= Quasigroup =

Magma obeying the Latin square property

In mathematics, especially in abstract algebra, a quasigroup is an algebraic structure that resembles a group in the sense that "division" is always possible. Quasigroups differ from groups mainly in that the associative and identity element properties are optional. In fact, a nonempty associative quasigroup is a group.

A quasigroup that has an identity element is called a loop.

== Definitions ==
There are at least two structurally equivalent formal definitions of a quasigroup:
- One defines a quasigroup as a set with one binary operation.
- The other, from universal algebra, defines a quasigroup as having three primitive operations.

The homomorphic image of a quasigroup that is defined with a single binary operation, however, need not be a quasigroup, in contrast to a quasigroup as having three primitive operations. We begin with the first definition.

=== Algebra ===

A quasigroup (Q, ∗) is a set Q with a binary operation ∗ (that is, a magma, indicating that a quasigroup has to satisfy the closure property), obeying the Latin square property. This states that, for each a and b in Q, there exist unique elements x and y in Q such that both
$$a \ast x = b$$
$$y \ast a = b$$
hold. (In other words: Each element of the set occurs exactly once in each row and exactly once in each column of the quasigroup's multiplication table, or Cayley table. This property ensures that the Cayley table of a finite quasigroup, and, in particular, a finite group, is a Latin square.) The requirement that x and y be unique can be replaced by the requirement that the magma be cancellative. (Note: For clarity, cancellativity alone is insufficient: the requirement for existence of a solution must be retained.)

-- DATASET --
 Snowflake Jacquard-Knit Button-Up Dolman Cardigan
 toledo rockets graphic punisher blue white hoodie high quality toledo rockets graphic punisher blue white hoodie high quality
==
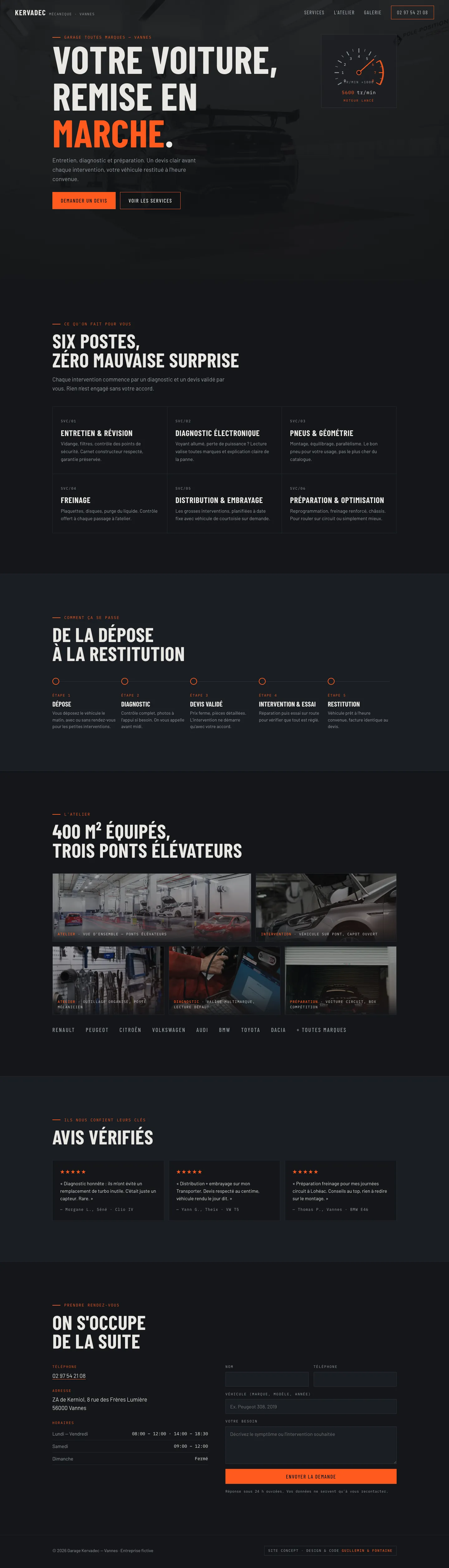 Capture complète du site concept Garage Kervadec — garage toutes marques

-- ASSIGNED TASK A --
According to the quasigroup article, why is the Cayley table of a finite quasigroup a Latin square?
-- ASSIGNED TASK B --
In the quasigroup article, rewrite the paragraph that begins "In mathematics, especially in abstract algebra" as a short list of its main facts.
Work only from the quasigroup article, not from the records.

-- WRITTEN SOLUTION A --
A quasigroup obeys the Latin square property: for any a and b, the equations a ∗ x = b and y ∗ a = b each have exactly one solution. So every element of the set shows up exactly once in each row and exactly once in each column of the Cayley table, which makes it a Latin square.

-- WRITTEN SOLUTION B --
- A quasigroup is an algebraic structure in abstract algebra.
- Like a group, it always allows "division."
- Unlike a group, it doesn't need to be associative or to have an identity element.
- A nonempty associative quasigroup is a group.